5 Big Commercial Real Estate Leasing Trends to Watch in 2021
From flex space to subleasing to percentage leases, these are the most prominent market realities for the new year
A handful of trends in commercial real estate leasing will dominate the new year, and are worth watching. The pandemic has spurred each of them in some way, but 2021 will bring new twists, even as COVID (hopefully) recedes.
Coworking is not dead. It seemed that WeWork‘s disastrous IPO attempt in late 2019 and the pandemic in 2020 had brought a hard stop to the rise of coworking/flex space. But the trend is far from dying, whatever the sometimes drastic pullbacks in leasing by coworking operators. In fact, a recent study from Colliers International predicted that the number of coworking and flexible workspace locations around the country will double or even triple within the next five years.
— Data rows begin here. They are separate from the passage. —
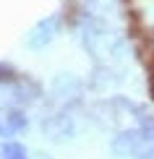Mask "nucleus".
I'll list each match as a JSON object with an SVG mask.
<instances>
[{
    "label": "nucleus",
    "instance_id": "f257e3e1",
    "mask_svg": "<svg viewBox=\"0 0 154 159\" xmlns=\"http://www.w3.org/2000/svg\"><path fill=\"white\" fill-rule=\"evenodd\" d=\"M146 143H149V138L144 136L141 128H125L110 141V149L115 157H136L138 159Z\"/></svg>",
    "mask_w": 154,
    "mask_h": 159
},
{
    "label": "nucleus",
    "instance_id": "f03ea898",
    "mask_svg": "<svg viewBox=\"0 0 154 159\" xmlns=\"http://www.w3.org/2000/svg\"><path fill=\"white\" fill-rule=\"evenodd\" d=\"M60 24H63L60 13H52V16L42 18L39 24H34V26L29 29V34H26V47H29V50H42V47H47L52 39L58 37Z\"/></svg>",
    "mask_w": 154,
    "mask_h": 159
},
{
    "label": "nucleus",
    "instance_id": "7ed1b4c3",
    "mask_svg": "<svg viewBox=\"0 0 154 159\" xmlns=\"http://www.w3.org/2000/svg\"><path fill=\"white\" fill-rule=\"evenodd\" d=\"M42 133L55 143H63V141H71L76 136V123L68 112H55V115H44L42 120Z\"/></svg>",
    "mask_w": 154,
    "mask_h": 159
},
{
    "label": "nucleus",
    "instance_id": "20e7f679",
    "mask_svg": "<svg viewBox=\"0 0 154 159\" xmlns=\"http://www.w3.org/2000/svg\"><path fill=\"white\" fill-rule=\"evenodd\" d=\"M39 97V86L34 81H11V84H0V104H24V102H34Z\"/></svg>",
    "mask_w": 154,
    "mask_h": 159
},
{
    "label": "nucleus",
    "instance_id": "39448f33",
    "mask_svg": "<svg viewBox=\"0 0 154 159\" xmlns=\"http://www.w3.org/2000/svg\"><path fill=\"white\" fill-rule=\"evenodd\" d=\"M81 81H78L73 73H60L55 81H52V102L58 104H68L73 99L81 97Z\"/></svg>",
    "mask_w": 154,
    "mask_h": 159
},
{
    "label": "nucleus",
    "instance_id": "423d86ee",
    "mask_svg": "<svg viewBox=\"0 0 154 159\" xmlns=\"http://www.w3.org/2000/svg\"><path fill=\"white\" fill-rule=\"evenodd\" d=\"M5 123H8V130L11 133H21V130H26V115L21 110H8V117H5Z\"/></svg>",
    "mask_w": 154,
    "mask_h": 159
},
{
    "label": "nucleus",
    "instance_id": "0eeeda50",
    "mask_svg": "<svg viewBox=\"0 0 154 159\" xmlns=\"http://www.w3.org/2000/svg\"><path fill=\"white\" fill-rule=\"evenodd\" d=\"M3 159H29V157H26V149L21 143L11 141V143H3Z\"/></svg>",
    "mask_w": 154,
    "mask_h": 159
},
{
    "label": "nucleus",
    "instance_id": "6e6552de",
    "mask_svg": "<svg viewBox=\"0 0 154 159\" xmlns=\"http://www.w3.org/2000/svg\"><path fill=\"white\" fill-rule=\"evenodd\" d=\"M138 123H141L144 136H146V138H149V141L154 143V115H146V112H144V115L138 117Z\"/></svg>",
    "mask_w": 154,
    "mask_h": 159
},
{
    "label": "nucleus",
    "instance_id": "1a4fd4ad",
    "mask_svg": "<svg viewBox=\"0 0 154 159\" xmlns=\"http://www.w3.org/2000/svg\"><path fill=\"white\" fill-rule=\"evenodd\" d=\"M11 81H16V70L8 63H0V84H11Z\"/></svg>",
    "mask_w": 154,
    "mask_h": 159
},
{
    "label": "nucleus",
    "instance_id": "9d476101",
    "mask_svg": "<svg viewBox=\"0 0 154 159\" xmlns=\"http://www.w3.org/2000/svg\"><path fill=\"white\" fill-rule=\"evenodd\" d=\"M149 47H152V52H154V29L149 31Z\"/></svg>",
    "mask_w": 154,
    "mask_h": 159
},
{
    "label": "nucleus",
    "instance_id": "9b49d317",
    "mask_svg": "<svg viewBox=\"0 0 154 159\" xmlns=\"http://www.w3.org/2000/svg\"><path fill=\"white\" fill-rule=\"evenodd\" d=\"M3 130H5V128H3V125H0V136H3Z\"/></svg>",
    "mask_w": 154,
    "mask_h": 159
},
{
    "label": "nucleus",
    "instance_id": "f8f14e48",
    "mask_svg": "<svg viewBox=\"0 0 154 159\" xmlns=\"http://www.w3.org/2000/svg\"><path fill=\"white\" fill-rule=\"evenodd\" d=\"M86 3H89V0H86ZM91 3H94V0H91Z\"/></svg>",
    "mask_w": 154,
    "mask_h": 159
},
{
    "label": "nucleus",
    "instance_id": "ddd939ff",
    "mask_svg": "<svg viewBox=\"0 0 154 159\" xmlns=\"http://www.w3.org/2000/svg\"><path fill=\"white\" fill-rule=\"evenodd\" d=\"M47 159H50V157H47Z\"/></svg>",
    "mask_w": 154,
    "mask_h": 159
}]
</instances>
A big part of the reason is a demand for flexibility borne of the pandemic. Enough tenants simply don’t want longer leases, a reality even legacy landlords recognize.
Shorter leases are here to stay, at least for the short term. File this one under flexibility, too. An increasing number of office tenants, in particular, are seeking leases that are shorter than in the past, and more landlords are responding in a bid to retain and attract tenants at a time when commercial buildings are sitting largely empty most workdays. So expect fewer 10- and 15-year leases to be signed in 2021, and more three- and six-year ones instead. Many of these will be renewals, too, rather than new leases. During all of 2019, for instance, more than 70 percent of Manhattan leases were new or expansions rather than renewals; from April through September of this year, that share shrank to under 60 percent.
Sublease space is going to continue to balloon. Any market analysis over the past six months will tell you that the amount of office space available for sublease has increased sharply. In Manhattan, for instance, it’s at levels not seen since the dot-com bust at the turn of the century; and, in L.A., the total amount is likely at an all-time high. Some of this is companies cutting back on space needs temporarily. Some of it is firms re-assessing how much office space they really need in a post-COVID world. And some of it is just entities testing the waters, seeing what they can get for their footage. Whatever the reason, the rise in sublease space is putting downward pressure on office rents.
Creative retail and restaurant leases are a new normal. The pandemic has pummeled retailers and restaurants. Trends that existed before COVID, such as the titanic shift to e-commerce, have only accelerated; and stay-at-home advisories and mandatory nonessential business closures have cost eateries and shops valuable sales time (and landlords lots in rent). The months-long new reality has led landlords and tenants to get more creative in terms of lease arrangements to stem the tide of vacancies and bankruptcies. Trends, such as restaurants and retailers paying rent based solely on a percentage of their gross sales or revenue, have become more common — and will continue to be until some sort of normalcy returns.
Warehouse leasing is going to stay hot. If there’s one undisputed commercial real estate winner during this godawful pandemic, it’s warehouse/industrial space. The rise in e-commerce was already buoying the sector, especially near bigger population centers. The likes of Amazon need last-mile and other delivery points to operate successfully. But demand for such warehouse space has gone up and up during COVID, as even more consumers shift online for the bulk of their shopping. Case in point: Amazon opened 100 warehouses nationwide in September alone, in preparation for a holiday shopping season that is proving to be a tipping point for the brick-and-mortar vs. e-commerce debate (Spoiler: It’s tipping toward e-commerce).